Tutorial: Searching and Exploring With Linked Data and Wikidata in the Media Suite
Tutorial for CLARIAH Media Suite V 6.1 Tutorial made by Mari Wigham & Christian Olesen, December 2021
Tutorial Description, Case and Objectives
In this tutorial you learn how to use Linked Data to refine you search results in combination with the metadata categories “Persons - all”, “Persons - production”, “Persons - guests” and “Persons - subject of discussion”. As audiovisual archives, and cultural heritage institutions more broadly, are increasingly publishing their collection data online, creating Linked (Open) Data is increasingly becoming a means for querying named entities among (multiple) datasets and raising new questions with collection metadata. In this tutorial you develop a sense of how this may work for an audiovisual archive/cultural heritage institution, by working with linked data from the Netherlands Institute for Sound and Vision (NISV) in the Media Suite Search tool, while also exploring links to wikidata outside of the Media Suite environment. Upon completing the tutorial you will:
-
…know how Linked Data is featured in the Media Suite and how searches in the categories “Persons - production”, “Persons - guests” and “Persons - subject of discussion” may be refined in combination with Linked Data
-
…know how the Media Suite Linked Data connects to Wikidata and allow you to go beyond the Media Suite environment to contextualize search results
For the purpose of introducing these functionalities in this tutorial and its potential for refining search, we will be searching for the name of Steve McQueen, which may refer to respectively the American film actor (1930-80) or the British film director and video artist (1969). As an example of two famous film personalities with exactly the same name, this name offers an easy starting point for understanding how the Linked Data functionalities in the Media Suite work.

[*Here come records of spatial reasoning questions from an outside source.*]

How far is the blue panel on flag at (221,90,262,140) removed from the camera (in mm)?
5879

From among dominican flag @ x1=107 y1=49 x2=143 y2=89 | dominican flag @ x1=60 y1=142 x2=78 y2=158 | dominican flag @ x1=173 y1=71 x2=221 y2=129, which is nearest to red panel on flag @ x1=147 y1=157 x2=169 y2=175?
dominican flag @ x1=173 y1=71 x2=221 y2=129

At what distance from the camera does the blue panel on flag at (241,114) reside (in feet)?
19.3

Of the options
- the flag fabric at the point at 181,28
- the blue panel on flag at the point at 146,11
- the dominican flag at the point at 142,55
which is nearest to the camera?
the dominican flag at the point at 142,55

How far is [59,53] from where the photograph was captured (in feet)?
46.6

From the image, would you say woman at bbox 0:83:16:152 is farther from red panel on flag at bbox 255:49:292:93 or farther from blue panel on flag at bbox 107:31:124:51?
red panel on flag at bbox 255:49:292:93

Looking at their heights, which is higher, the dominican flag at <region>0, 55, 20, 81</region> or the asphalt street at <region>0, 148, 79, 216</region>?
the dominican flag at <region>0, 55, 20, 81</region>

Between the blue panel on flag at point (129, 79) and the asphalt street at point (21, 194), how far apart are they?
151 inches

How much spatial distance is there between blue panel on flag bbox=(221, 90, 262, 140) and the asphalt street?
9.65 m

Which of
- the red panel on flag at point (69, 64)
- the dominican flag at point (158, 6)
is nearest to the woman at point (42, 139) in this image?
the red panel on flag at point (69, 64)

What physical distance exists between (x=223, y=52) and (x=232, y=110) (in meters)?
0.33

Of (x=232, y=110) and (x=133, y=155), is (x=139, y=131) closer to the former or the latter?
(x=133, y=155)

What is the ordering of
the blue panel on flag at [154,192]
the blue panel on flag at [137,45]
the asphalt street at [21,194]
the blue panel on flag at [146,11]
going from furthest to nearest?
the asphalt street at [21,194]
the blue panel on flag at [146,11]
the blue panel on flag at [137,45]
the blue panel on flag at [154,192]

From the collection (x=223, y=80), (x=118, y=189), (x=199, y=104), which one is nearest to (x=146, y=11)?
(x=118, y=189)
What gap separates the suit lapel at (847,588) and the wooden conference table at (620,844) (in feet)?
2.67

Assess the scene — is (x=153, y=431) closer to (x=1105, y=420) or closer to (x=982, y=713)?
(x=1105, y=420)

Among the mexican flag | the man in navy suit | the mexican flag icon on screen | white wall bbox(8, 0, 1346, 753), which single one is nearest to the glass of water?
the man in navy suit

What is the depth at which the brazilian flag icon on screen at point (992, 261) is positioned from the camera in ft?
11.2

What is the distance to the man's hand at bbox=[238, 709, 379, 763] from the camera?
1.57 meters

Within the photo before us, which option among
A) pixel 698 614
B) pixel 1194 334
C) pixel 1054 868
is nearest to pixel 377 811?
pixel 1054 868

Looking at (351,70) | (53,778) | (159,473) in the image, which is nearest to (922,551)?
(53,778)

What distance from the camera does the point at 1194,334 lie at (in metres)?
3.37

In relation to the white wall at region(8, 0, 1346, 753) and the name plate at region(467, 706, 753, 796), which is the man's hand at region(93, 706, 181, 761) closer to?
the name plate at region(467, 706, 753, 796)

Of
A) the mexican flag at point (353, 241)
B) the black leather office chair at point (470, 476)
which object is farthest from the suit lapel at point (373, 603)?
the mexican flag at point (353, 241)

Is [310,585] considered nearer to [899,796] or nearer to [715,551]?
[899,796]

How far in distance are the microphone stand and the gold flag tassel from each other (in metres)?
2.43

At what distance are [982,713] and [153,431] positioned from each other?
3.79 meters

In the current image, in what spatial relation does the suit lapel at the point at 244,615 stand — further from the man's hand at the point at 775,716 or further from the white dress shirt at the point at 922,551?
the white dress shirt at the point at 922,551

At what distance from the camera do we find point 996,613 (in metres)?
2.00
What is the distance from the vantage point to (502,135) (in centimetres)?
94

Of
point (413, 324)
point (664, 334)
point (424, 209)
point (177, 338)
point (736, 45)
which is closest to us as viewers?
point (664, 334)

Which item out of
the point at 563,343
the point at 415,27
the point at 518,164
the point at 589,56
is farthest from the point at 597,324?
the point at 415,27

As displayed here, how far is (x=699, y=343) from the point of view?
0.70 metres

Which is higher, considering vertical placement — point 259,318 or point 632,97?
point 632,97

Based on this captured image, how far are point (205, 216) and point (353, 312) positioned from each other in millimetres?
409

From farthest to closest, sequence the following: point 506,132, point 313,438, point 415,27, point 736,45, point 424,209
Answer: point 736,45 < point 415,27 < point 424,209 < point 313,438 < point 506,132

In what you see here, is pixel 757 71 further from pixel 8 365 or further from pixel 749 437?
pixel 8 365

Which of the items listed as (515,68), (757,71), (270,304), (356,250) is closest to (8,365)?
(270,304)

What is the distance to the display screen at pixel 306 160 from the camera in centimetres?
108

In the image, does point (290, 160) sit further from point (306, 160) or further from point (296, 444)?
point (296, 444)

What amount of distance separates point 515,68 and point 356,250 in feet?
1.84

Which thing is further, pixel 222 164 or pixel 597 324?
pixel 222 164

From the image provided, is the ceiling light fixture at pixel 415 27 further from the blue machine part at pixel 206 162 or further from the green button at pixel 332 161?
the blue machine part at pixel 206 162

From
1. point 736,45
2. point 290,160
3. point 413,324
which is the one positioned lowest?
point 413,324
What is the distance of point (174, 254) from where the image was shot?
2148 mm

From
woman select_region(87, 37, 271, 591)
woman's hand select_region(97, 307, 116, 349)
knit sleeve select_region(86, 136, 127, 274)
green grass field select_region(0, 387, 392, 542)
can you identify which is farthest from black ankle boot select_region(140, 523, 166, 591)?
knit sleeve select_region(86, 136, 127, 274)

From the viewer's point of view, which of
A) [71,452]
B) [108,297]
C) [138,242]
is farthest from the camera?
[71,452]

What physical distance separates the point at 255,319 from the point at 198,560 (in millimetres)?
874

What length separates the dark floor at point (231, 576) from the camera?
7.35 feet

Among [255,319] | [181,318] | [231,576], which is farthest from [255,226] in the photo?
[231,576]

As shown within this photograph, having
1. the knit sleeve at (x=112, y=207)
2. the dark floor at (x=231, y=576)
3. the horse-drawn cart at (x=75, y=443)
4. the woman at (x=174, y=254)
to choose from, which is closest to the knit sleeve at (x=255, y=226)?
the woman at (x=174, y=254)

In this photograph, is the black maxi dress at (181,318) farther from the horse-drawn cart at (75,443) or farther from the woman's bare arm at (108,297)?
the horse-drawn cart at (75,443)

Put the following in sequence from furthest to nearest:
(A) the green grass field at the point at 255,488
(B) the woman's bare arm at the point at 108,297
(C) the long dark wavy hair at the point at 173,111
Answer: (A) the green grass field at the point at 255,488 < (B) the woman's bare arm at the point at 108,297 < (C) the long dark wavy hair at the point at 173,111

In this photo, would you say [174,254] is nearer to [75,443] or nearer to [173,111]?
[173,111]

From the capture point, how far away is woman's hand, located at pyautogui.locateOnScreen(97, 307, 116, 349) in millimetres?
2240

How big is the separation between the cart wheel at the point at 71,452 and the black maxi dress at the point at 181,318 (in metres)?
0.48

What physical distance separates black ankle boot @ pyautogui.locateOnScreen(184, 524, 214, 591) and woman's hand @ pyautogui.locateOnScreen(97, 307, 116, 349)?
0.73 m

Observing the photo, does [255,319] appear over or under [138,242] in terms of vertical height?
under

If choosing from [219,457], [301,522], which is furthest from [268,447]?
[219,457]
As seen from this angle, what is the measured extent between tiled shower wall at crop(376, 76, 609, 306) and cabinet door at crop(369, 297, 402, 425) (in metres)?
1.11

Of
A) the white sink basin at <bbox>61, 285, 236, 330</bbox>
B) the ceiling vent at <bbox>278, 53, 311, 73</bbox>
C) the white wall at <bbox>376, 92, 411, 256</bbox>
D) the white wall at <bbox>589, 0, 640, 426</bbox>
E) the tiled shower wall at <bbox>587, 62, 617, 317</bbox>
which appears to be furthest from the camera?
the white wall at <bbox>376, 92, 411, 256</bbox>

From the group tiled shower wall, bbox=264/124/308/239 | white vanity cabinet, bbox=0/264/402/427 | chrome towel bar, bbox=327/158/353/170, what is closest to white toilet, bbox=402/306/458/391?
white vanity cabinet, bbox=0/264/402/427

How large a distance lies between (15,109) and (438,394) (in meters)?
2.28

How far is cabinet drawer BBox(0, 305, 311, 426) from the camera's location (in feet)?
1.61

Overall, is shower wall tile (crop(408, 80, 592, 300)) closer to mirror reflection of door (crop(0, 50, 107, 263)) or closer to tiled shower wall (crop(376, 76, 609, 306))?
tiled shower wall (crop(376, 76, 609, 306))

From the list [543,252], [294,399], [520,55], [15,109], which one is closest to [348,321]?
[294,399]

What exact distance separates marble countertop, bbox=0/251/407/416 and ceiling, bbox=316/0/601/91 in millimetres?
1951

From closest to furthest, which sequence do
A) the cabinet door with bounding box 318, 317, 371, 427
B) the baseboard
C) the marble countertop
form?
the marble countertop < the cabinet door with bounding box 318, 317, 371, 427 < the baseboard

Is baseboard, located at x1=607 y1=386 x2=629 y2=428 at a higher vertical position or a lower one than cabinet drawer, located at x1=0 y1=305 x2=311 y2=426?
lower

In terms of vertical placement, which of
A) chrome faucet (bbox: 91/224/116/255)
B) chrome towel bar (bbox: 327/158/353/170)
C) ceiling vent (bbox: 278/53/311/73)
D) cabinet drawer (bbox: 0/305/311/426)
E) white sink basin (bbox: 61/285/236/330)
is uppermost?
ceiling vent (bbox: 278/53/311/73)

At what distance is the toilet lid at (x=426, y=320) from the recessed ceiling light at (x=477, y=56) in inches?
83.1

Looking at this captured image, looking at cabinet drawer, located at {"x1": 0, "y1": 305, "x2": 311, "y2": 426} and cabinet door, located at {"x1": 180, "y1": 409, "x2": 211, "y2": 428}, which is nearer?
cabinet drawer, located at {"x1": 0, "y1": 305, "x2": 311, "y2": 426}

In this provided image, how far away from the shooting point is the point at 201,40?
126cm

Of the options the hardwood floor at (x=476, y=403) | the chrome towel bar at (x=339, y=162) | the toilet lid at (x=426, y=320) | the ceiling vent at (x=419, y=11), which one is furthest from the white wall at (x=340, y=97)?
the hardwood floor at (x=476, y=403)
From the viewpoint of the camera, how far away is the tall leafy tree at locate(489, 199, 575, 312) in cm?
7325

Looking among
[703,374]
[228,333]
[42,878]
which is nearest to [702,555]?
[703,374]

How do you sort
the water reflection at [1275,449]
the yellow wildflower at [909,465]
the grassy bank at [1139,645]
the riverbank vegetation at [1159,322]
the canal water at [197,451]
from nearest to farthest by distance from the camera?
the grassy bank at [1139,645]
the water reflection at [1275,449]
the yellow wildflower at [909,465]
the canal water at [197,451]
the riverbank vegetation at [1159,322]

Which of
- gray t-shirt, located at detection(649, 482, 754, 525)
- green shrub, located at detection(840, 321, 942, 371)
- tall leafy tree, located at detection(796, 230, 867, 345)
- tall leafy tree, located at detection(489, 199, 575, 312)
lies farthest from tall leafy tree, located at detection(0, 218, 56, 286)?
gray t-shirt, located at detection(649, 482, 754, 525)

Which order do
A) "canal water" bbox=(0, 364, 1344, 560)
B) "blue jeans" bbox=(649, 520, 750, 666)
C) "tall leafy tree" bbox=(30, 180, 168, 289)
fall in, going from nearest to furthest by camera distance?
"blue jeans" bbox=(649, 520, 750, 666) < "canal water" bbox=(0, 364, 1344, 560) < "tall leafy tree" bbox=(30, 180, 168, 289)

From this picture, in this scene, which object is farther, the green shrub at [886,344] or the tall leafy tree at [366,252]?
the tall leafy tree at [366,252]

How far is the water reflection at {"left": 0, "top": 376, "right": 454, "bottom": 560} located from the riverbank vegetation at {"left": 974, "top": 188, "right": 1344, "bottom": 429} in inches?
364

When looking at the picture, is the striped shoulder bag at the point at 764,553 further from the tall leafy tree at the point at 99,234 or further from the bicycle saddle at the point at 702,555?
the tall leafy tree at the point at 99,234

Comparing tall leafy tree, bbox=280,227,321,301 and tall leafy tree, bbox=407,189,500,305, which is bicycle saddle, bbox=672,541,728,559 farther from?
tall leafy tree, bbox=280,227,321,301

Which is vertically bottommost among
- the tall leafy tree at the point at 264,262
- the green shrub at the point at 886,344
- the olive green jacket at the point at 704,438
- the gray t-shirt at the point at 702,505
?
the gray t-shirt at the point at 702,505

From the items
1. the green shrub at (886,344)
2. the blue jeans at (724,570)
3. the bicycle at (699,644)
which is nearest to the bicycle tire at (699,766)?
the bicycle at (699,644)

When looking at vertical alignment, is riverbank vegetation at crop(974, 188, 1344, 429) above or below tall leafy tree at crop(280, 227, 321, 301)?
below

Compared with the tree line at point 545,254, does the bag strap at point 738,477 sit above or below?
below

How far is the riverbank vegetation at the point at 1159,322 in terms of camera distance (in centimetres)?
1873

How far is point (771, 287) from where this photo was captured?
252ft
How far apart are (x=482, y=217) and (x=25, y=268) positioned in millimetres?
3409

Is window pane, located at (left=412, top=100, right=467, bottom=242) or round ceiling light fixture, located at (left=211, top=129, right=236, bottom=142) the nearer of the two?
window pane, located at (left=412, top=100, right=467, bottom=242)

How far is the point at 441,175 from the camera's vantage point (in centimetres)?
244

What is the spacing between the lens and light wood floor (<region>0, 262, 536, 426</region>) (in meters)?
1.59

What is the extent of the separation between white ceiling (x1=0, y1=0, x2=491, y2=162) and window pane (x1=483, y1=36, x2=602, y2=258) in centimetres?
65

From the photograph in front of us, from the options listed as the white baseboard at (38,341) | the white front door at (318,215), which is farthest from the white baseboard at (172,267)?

Types and levels of teaching and research
This tutorial is aimed at students and researchers who are familiarizing themselves with using (and perhaps also) making linked data and wikidata for the first time. The tutorial offers a light and easily accessible introduction, yet prior knowledge of metadata standardization and of the theory and concepts behind Linked (Open) Data and Wikidata is recommended (see “Prerequisites”). The tutorial may support any type of research relying on precise and targeted search in audiovisual collections as well as data-driven historical research that is interested in exploring connections between the archives of NISV and Wikipedia.
Prerequisites
Conceptually it is a prerequisite for this tutorial that you are familiar with the core principles of Linked Open Data and Wikidata broadly, as well as the specific challenges of Linked Open Data for audiovisual collection data. For an introduction to Linked Open Data we refer to digital historian Jonathan Blaney’s article “Introduction to the Principles of Linked Open Data” . For a discussion of audiovisual collection data in relation to Linked Open Data and Wikidata, we refer to the article “Cataloguing Practices in the Age of Linked Open Data: Wikidata and Wikibase for Film Archives” by film preservationists Adelheid Heftberger and Paul Duchesne.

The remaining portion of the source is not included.